Where the data below has the string "pour", return the whole line.

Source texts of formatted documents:
::::

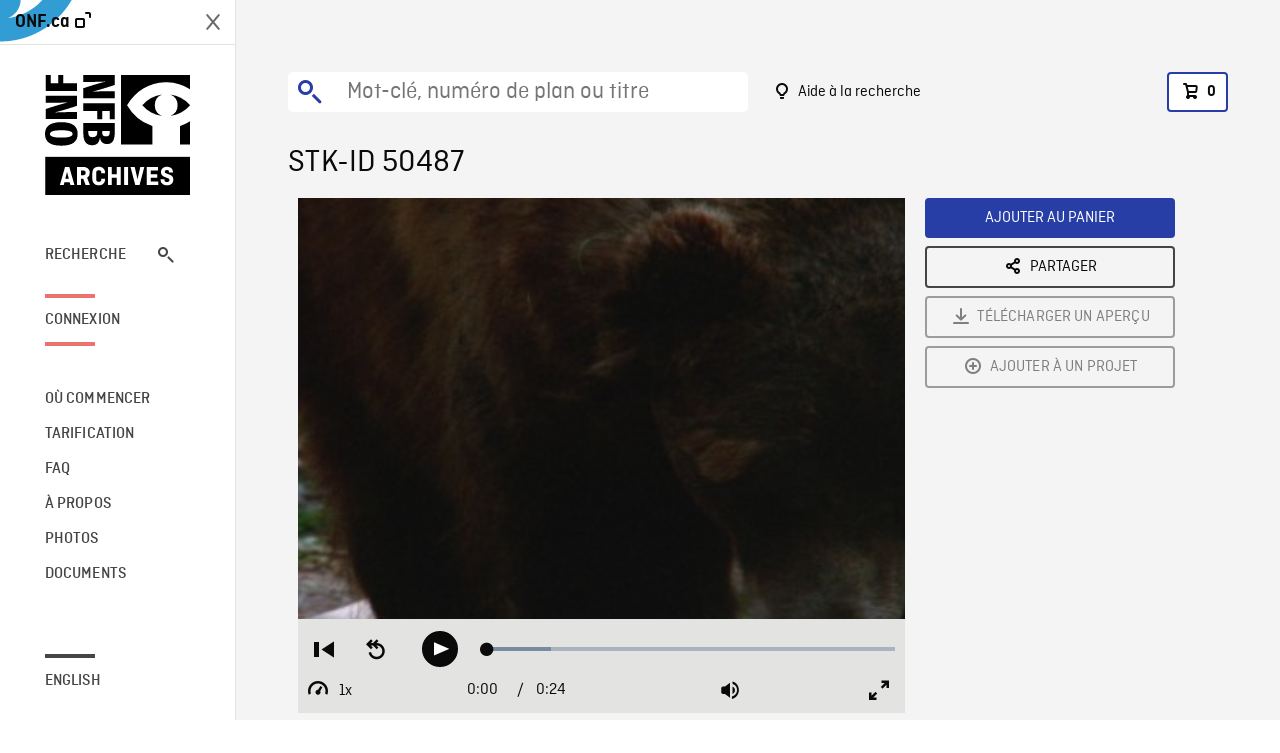

--- FILE ---
content_type: text/html; charset=utf-8
request_url: https://archives.onf.ca/plan/50487/
body_size: 3026
content:


<!DOCTYPE html>
<html lang="fr" class="brand-resize">
  <head>
    <!-- SEO Browser -->
    <meta charset="utf-8">
    <meta http-equiv="X-UA-Compatible" content="IE=edge">
    <meta name="viewport" content="width=device-width,initial-scale=1.0">

    <!-- SEO Robot -->
    <meta name="theme-color" content="#0085CA">
    <meta name="robots" content="index,follow">
    <meta name="googlebot" content="index,follow">

    
  





  <!-- SEO Title / Description / Alternate link -->
  <title>STK-ID 50487 - Archives ONF</title>
  <meta name="description" content="Quelques GP de deux grizzlys cherchant de la nourriture sur le sol sur une ferme d&#x27;élevage d&#x27;animaux appartenant à Al Oeming, les ours vivant dans leur habitat naturel." />
  <link rel="alternate" hreflang="en" href="https://archives.nfb.ca/stockshot/50487/" />

  <!-- Open Graph Share -->
  <meta property="og:title" content="STK-ID 50487">
  <meta property="og:description" content="Quelques GP de deux grizzlys cherchant de la nourriture sur le sol sur une ferme d&#x27;élevage d&#x27;animaux appartenant à Al Oeming, les ours vivant dans leur habitat naturel.">
  <meta property="og:site_name" content="Archives ONF">
  <meta property="og:locale" content="fr">
  <meta property="og:type" content="website">
  
  <meta property="og:image" content="https://www3.nfb.ca/stk_hd_ana/VI60486.000/67-D-96-ECN-19/50487/50487_Thumbnails.jpg">
  

  <!-- Twitter Share -->
  <meta property="twitter:card'" content="summary_large_image">
  <meta property="twitter:title" content="STK-ID 50487">
  <meta property="twitter:description" content="Quelques GP de deux grizzlys cherchant de la nourriture sur le sol sur une ferme d&#x27;élevage d&#x27;animaux appartenant à Al Oeming, les ours vivant dans leur habitat naturel.">
  
  <meta property="twitter:image" content="https://www3.nfb.ca/stk_hd_ana/VI60486.000/67-D-96-ECN-19/50487/50487_Thumbnails.jpg">
  
  
  
  <meta name="google-site-verification" content="P3nTykUQ40QX8Mn91ThL3MmHs1IuETvz1OJp6L65Nb4" />
  




    <link href="/vue/css/chunk-vendors.a5d03586.css" rel="stylesheet"/>
	<link href="/vue/css/app.d83a5b3d.css" rel="stylesheet"/>
	<script defer="defer" src="/vue/js/chunk-vendors.08ed79bc0ad2f885.min.js"></script>
	<script defer="defer" src="/vue/js/app.d0589b7be1192aa6.min.js"></script>
	<script>window.GENERATED_BY_DJANGO = false</script>
	<link href="/vue/favicon.ico" rel="icon"/>

    <link href="https://dkyhanv6paotz.cloudfront.net/onfca-prod/archives/static/css/loader.0b12b3005727.css" rel="stylesheet">
    
<script type="application/ld+json">
  {
    "@context": "https://schema.org",
    "@type": "VideoObject",
    "name": "North / Le Nord",
    "description": "Quelques GP de deux grizzlys cherchant de la nourriture sur le sol sur une ferme d\u0027élevage d\u0027animaux appartenant à Al Oeming, les ours vivant dans leur habitat naturel.",
    
    "thumbnailUrl": "https://www3.nfb.ca/stk_hd_ana/VI60486.000/67-D-96-ECN-19/50487/50487_Thumbnails.jpg",
    
    
    "duration": "PT0H0M24S",
    
    "contentUrl": "https://archives.onf.ca/stockshots/videos/VI60486.000/67-D-96-ECN-19/50487/50487_WorkingCopy.mov",
    "uploadDate": "1967"
  }
</script>

  </head>
  <body class="no-js forceScrollY">
    <div id="app">
      
<h1>STK-ID 50487</h1>
<video controls poster="https://www3.nfb.ca/stk_hd_ana/VI60486.000/67-D-96-ECN-19/50487/50487_Thumbnails.jpg">
  <source src="https://archives.onf.ca/stockshots/videos/VI60486.000/67-D-96-ECN-19/50487/50487_WorkingCopy.mov">
</video>

<p>Quelques GP de deux grizzlys cherchant de la nourriture sur le sol sur une ferme d&#x27;élevage d&#x27;animaux appartenant à Al Oeming, les ours vivant dans leur habitat naturel.</p>
<h2>Détails</h2>
<dl>
  <dt>Extrait du film</dt>
  <dd>North / Le Nord</dd>

  
  <dt>Lieu</dt>
  <dd>Territoires du Nord-Ouest</dd>
  

  
  <dt>Année</dt>
  <dd>1967</dd>
  

  
  <dt>Collection</dt>
  <dd>Office National du Film</dd>
  

  

  
  <dt>Formats disponibles</dt>
  <dd>Bobine 35 mm, Video Disque Digital, HDCAM SR</dd>
  

  
  <dt>Format de tournage</dt>
  <dd>35mm eastman color neg</dd>
  

  
  <dt>Format de l'image</dt>
  <dd>4/3, ANAMORPHIC_4/3</dd>
  

  
  <dt>Résolutions disponibles</dt>
  <dd>1920 x 1080</dd>
  
</dl>

    </div>

    
<div id="archives-loader">
  <div class="logo">
    <img src="https://dkyhanv6paotz.cloudfront.net/onfca-prod/archives/static/archives-logo-v.2ed2b7370d04.svg" />
  </div>
</div>
    

<script>
window.VUE_APP_META_I18N = {
  "suffix": " - Archives ONF",
  "default": {
    "title": "Archives ONF",
    "description": "Notre vaste collection de plans d\u0027archives rassemble des contenus images et vidéos provenant non seulement du Canada, mais du monde entier. Il vous faut des images en couleurs de la Seconde Guerre mondiale ou de la fonte des glaces dans l’Arctique? Ne cherchez plus.\u000ATémoignant de plus d’un siècle d’histoire, nos fichiers et nos bobines de film impeccablement préservés permettent des transferts de qualité sur mesure, quelle que soit la résolution désirée : SD, HD, 4K, 8K, etc."
  },
  "stockshot": {
    "title": "STK-ID {id}"
  },
  "search": {
    "title": "Recherche",
    "description": "Trouvez le plan parfait avec l\u0027outil de recherche avancée de la plateforme Archives ONF. Cherchez par mot\u002Dclé, lieu, date ou numéro de plan, et précisez votre recherche à l\u0027aide de multiples filtres."
  },
  "cart": {
    "title": "Panier",
    "description": "Ajouter des plans à votre panier afin de démarrer le processus de demande de licence pour l\u0027achat de plans d\u0027archives sur le site Archives ONF."
  },
  "request_list": {
    "title": "Vos demandes de licence",
    "description": "Accédez à l\u0027historique de vos demandes de licence à l\u0027équipe des ventes d\u0027Archives ONF. "
  },
  "request_detail": {
    "title": "Demande de licence",
    "description": "Faites parvenir une demande de licences à Archives ONF afin de démarrer le processus de commande de plans d\u0027archives."
  },
  "clipbin_list": {
    "title": "Projets",
    "description": "Accédez à tous vos projets et organisez vos plans d\u0027archives avant d\u0027envoyer une demande de licence et de commander des plans à l\u0027équipe Archives ONF."
  },
  "clipbin_detail": {
    "title": "Projet",
    "description": "Gérez votre projet en ajoutant des plans d\u0027archives à une liste. Vous pouvez créer plusieurs listes et gérer de multiples projets sur le site Archives ONF."
  },
  "calculator": {
    "title": "Calculateur de tarifs",
    "description": "Utilisez le calculateur de tarifs pour estimer le coût par seconde des droits souhaités sur votre prochaine commande de plans d\u0027Archives ONF."
  },
  "404": {
    "title": "404",
    "description": "La page demandée n\u0027a pas été trouvée. Communiquez avec nous pour signaler cette erreur."
  }
}
</script>

    <script src="https://dkyhanv6paotz.cloudfront.net/onfca-prod/archives/static/js/loader.1015c52469a2.js"></script>
    

    <script>
      window.VUE_APP_GTM_ID = "GTM-NMCS2FB"
      window.VUE_APP_GTM_SECOND_ID = "GTM-NLQ6TKD"
      window.VUE_APP_THUMBNAIL_PATTERN = "https://dkyhanv6paotz.cloudfront.net/live/fit-in/{width}x{height}/{path}"
      window.VUE_APP_GTM_USER_ID = ""
      window.ARCHIVES_CLIENT_ID = "013331"
      
      window.GENERATED_BY_DJANGO = true
    </script>
  </body>
</html>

::::

■ Finished exercise ■
    "description": "Ajouter des plans à votre panier afin de démarrer le processus de demande de licence pour l\u0027achat de plans d\u0027archives sur le site Archives ONF."
    "description": "Utilisez le calculateur de tarifs pour estimer le coût par seconde des droits souhaités sur votre prochaine commande de plans d\u0027Archives ONF."
    "description": "La page demandée n\u0027a pas été trouvée. Communiquez avec nous pour signaler cette erreur."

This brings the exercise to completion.